The cams 520 are eccentric and have two cam surfaces. On one side is the cam surface 521 upon which the scissors rest. On the other side is the cam surface 525 which drives a retractable roller arrangement in a first embodiment, and which drives a sensing switch arrangement in a second embodiment described further below in connection with discussion of FIG. 5. The cams 520 are mounted on a shaft 509 of the gear train 508, and they rotate when motor 506 causes gear train 508 to turn the gear train shaft 509. Home position of the pusher plate 540 and scissors 530 is defined when the pusher plate and scissors are in their closest proximity to shaft 509 as shown in FIG. 2. The home position is maintained over a large range of cam position by providing two flat cam sides 522 as part of cam surface 521. As the cam rotates about its axis through the region determined by the flat sides 522 of cam surface 521, no motion is imparted by cam 520 to scissors 530 and pusher plate 540. Once cam 520 has rotated through the region defined by the flat sides 522, the round portion of cam surface 521 begins to move the scissors 530 and pusher plate 540 through the window in the prestorage compartment 400. Cam surface 521 preferably includes two flat sides at an angle of x degrees as shown in FIG. 2. In the preferred embodiment, the angle x is approximately 45 degrees. As pusher plate 540 is forced through the window, a banknote in prestorage compartment 400 is moved into banknote magazine 600. As the cam 520 continues to rotate, the scissors 530 finally are fully extended as illustrated in FIG. 3.
For pusher means 500 to function properly, it is necessary to control the time at which pusher means 500 is turned on thereby causing a pusher cycle to begin. A drive means, such as the motor 506, should be turned on shortly after a banknote has fully entered prestorage compartment 400. The pusher plate 540 should not begin to push through the opening if there is no bill in compartment 400 or when a bill is only part way into the compartment 400. It is also necessary to control the time at which motor 506 is turned off to insure that the pusher plate 540 has returned to its beginning position before stacker 200 attempts to drive another banknote into compartment 400.

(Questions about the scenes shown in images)

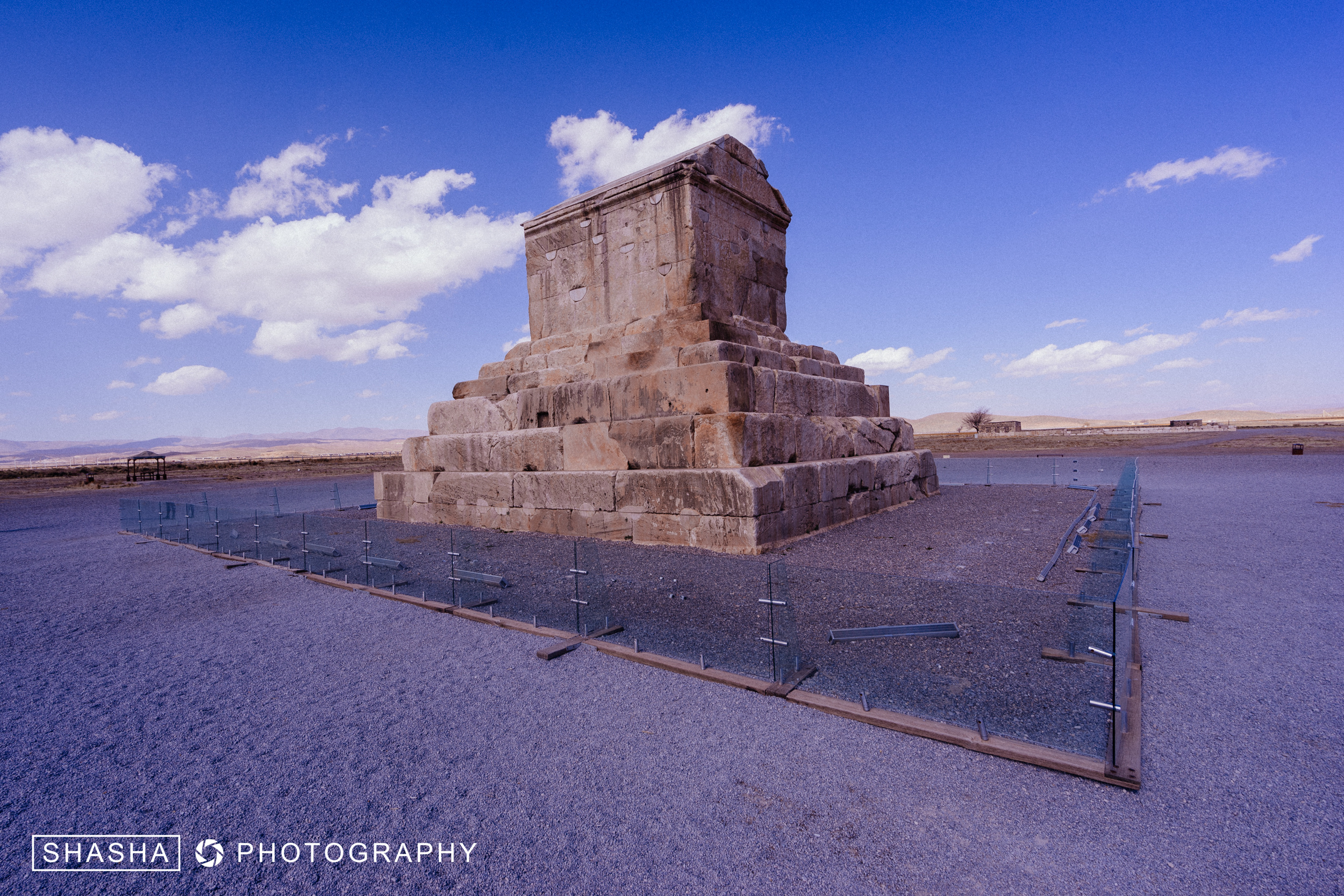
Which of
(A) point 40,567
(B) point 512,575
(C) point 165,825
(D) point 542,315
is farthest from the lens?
(D) point 542,315

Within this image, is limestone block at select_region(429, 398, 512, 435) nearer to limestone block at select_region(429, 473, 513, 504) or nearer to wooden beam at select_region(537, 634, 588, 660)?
limestone block at select_region(429, 473, 513, 504)

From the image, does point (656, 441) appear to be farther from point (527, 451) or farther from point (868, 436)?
point (868, 436)

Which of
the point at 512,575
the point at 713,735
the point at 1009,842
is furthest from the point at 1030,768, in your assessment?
the point at 512,575

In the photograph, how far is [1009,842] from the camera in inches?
78.8

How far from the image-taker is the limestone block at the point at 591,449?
775cm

- **What is being asked**: Quote the passage about the banknote pusher in full, word for word. Rely only on the passage about the banknote pusher, not on the items.

- **Solution below**:
The cams 520 are eccentric and have two cam surfaces. On one side is the cam surface 521 upon which the scissors rest. On the other side is the cam surface 525 which drives a retractable roller arrangement in a first embodiment, and which drives a sensing switch arrangement in a second embodiment described further below in connection with discussion of FIG. 5. The cams 520 are mounted on a shaft 509 of the gear train 508, and they rotate when motor 506 causes gear train 508 to turn the gear train shaft 509. Home position of the pusher plate 540 and scissors 530 is defined when the pusher plate and scissors are in their closest proximity to shaft 509 as shown in FIG. 2. The home position is maintained over a large range of cam position by providing two flat cam sides 522 as part of cam surface 521. As the cam rotates about its axis through the region determined by the flat sides 522 of cam surface 521, no motion is imparted by cam 520 to scissors 530 and pusher plate 540. Once cam 520 has rotated through the region defined by the flat sides 522, the round portion of cam surface 521 begins to move the scissors 530 and pusher plate 540 through the window in the prestorage compartment 400. Cam surface 521 preferably includes two flat sides at an angle of x degrees as shown in FIG. 2. In the preferred embodiment, the angle x is approximately 45 degrees. As pusher plate 540 is forced through the window, a banknote in prestorage compartment 400 is moved into banknote magazine 600. As the cam 520 continues to rotate, the scissors 530 finally are fully extended as illustrated in FIG. 3.
For pusher means 500 to function properly, it is necessary to control the time at which pusher means 500 is turned on thereby causing a pusher cycle to begin. A drive means, such as the motor 506, should be turned on shortly after a banknote has fully entered prestorage compartment 400. The pusher plate 540 should not begin to push through the opening if there is no bill in compartment 400 or when a bill is only part way into the compartment 400. It is also necessary to control the time at which motor 506 is turned off to insure that the pusher plate 540 has returned to its beginning position before stacker 200 attempts to drive another banknote into compartment 400.